The most important thing is not to scrape any proprietary or copyrighted information and any information that can be used to identify a person be it Email addresses, phone numbers, etc. is considered personal data and EU has very strict laws and violation of it might cause you trouble.
Now there are several ways you can scrape data from a website like by visiting a website and copying and pasting the relevant data from the website to your spreadsheet, this will do the same job but the data is going to be static, if there's any modification made to the website you have to do the whole process of copying and pasting again which can be tiresome if you're dealing with large amount of dynamic data.
The other approach would be using a function which will update our spreadsheet if there's any change made to the data on the website and where we don't have to copy paste anything. There are two functions for the very same purpose that I'm going to be discuss in this tutorial : IMPORTHTML()
and IMPORTXML()
.
Disclaimer : This tutorial is only for educational purpose only.
IMPORTHTML() : Imports data from a 'table' or a 'list' within an HTML Page.
Syntax :
=IMPORTHTML(url, "query", index)
url - The URL of the page to examine, including protocol (e.g. http://).
- The value for url must either be enclosed in quotation marks or be a reference to a cell containing the appropriate text.
query - Either "list" or "table" depending on what type of structure contains the desired data.
index - The index, starting at 1, which identifies which table or list as defined in the HTML source should be returned.
- The indices for lists and tables are maintained separately, so there may be both a list and a table with index 1 if both types of elements exist on the HTML page.
Usage :
=IMPORTHTML("https://en.wikipedia.org/wiki/Fortune_500" , "table", 1)
=IMPORTHTML(A1,B1,C1)
Example :
Open a blank spreadsheet
Type the function or you can copy paste the above code snippet in your spreadsheet it'll do the same thing.
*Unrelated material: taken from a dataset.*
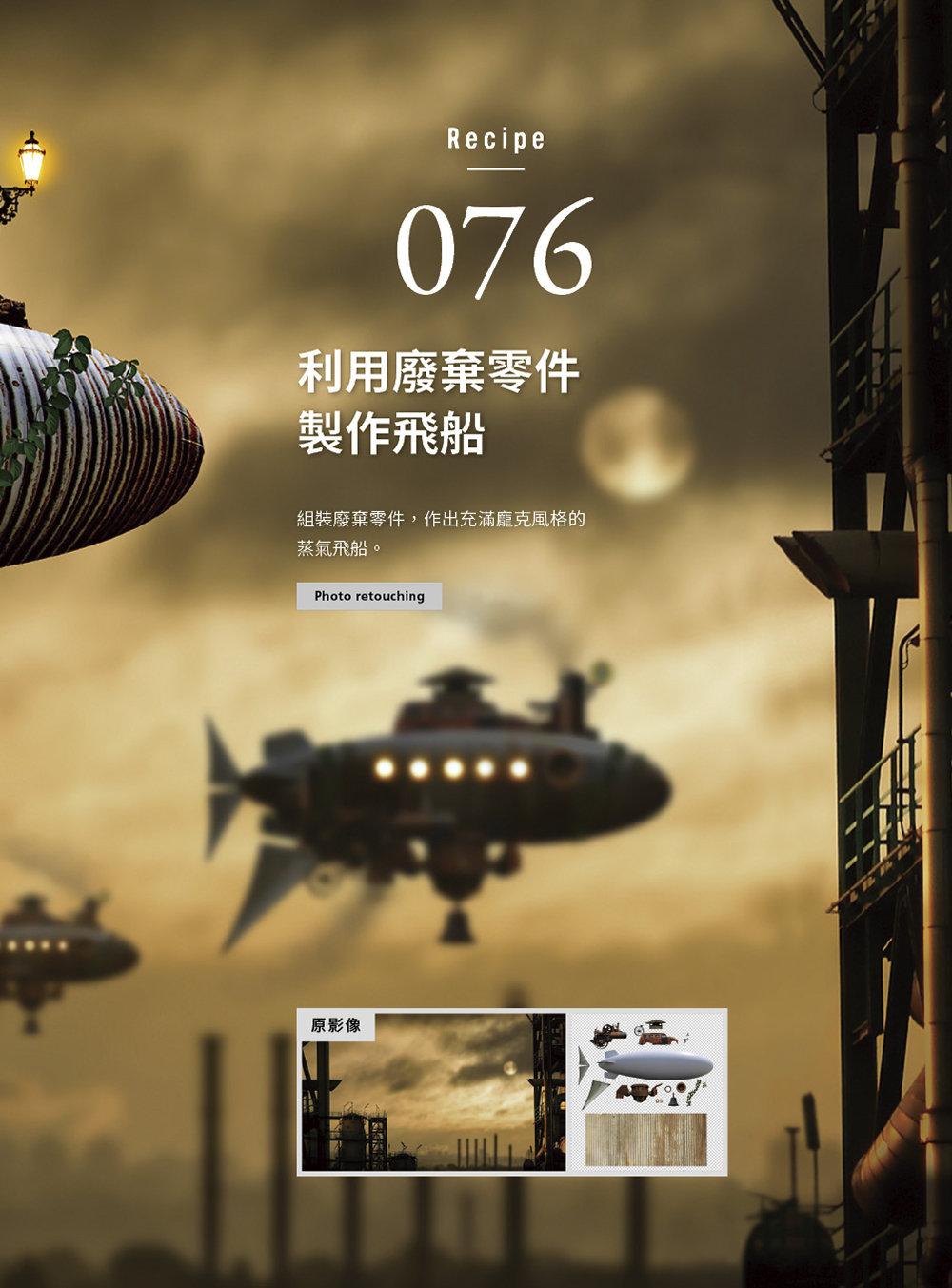創意百分百!Photoshop 超人氣編修與創意合成技法-preview-8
In this example I'm using the list of Top ten Fortune 500 companies from Wikipedia :
- You will see that only the first table scraped from the website because we choose Index 1 :
- Let's scrape another table below (for fun) :
Here you'll see that I've used the Index 2, because I wanted to scrape the second table to my spreadsheet. I also added the borders and a light shade of color for headers to make it look fancy.
IMPORTXML() : Imports data from any of various structured data types including XML, HTML, CSV, TSV, and RSS and ATOM XML feeds.
Syntax :
=IMPORTXML(url, xpath_query)
url - The URL of the page to examine, including protocol (e.g. http://).
- value for url must either be enclosed in quotation marks or be a reference to a cell containing the appropriate text.
xpath_query - The string that instructs the function on the kind of data we are attempting to import. XPath query is used to work with structured data.
Usage :
=IMPORTXML("https://en.wikipedia.org/wiki/Halley%27s_Comet", "//table[@class='wikitable']//tr")
=IMPORTXML(A2,B2)
Example :
Open a blank spreadsheet
Type the function and the URL or you can paste the above code snippet in your spreadsheet if you're trying for the first time. In this example I'm using the sighting of Halley's Comet data :
You might have questions about what's going on with the xpath
attribute and what the heck is table and class? Well, these are HTML elements. All I did here was to look for table tag in the HTML webpage and it's class because a single Website could have multiple table tags and even have multiple classes, if you want to be more specific you can use id
instead of class
when available.
Here's how you can look for the specific tags or elements from where you want to scrape your data :
- Right click on the website from where you want to scrape data, Press 'Inspect' or 'Inspect Element'.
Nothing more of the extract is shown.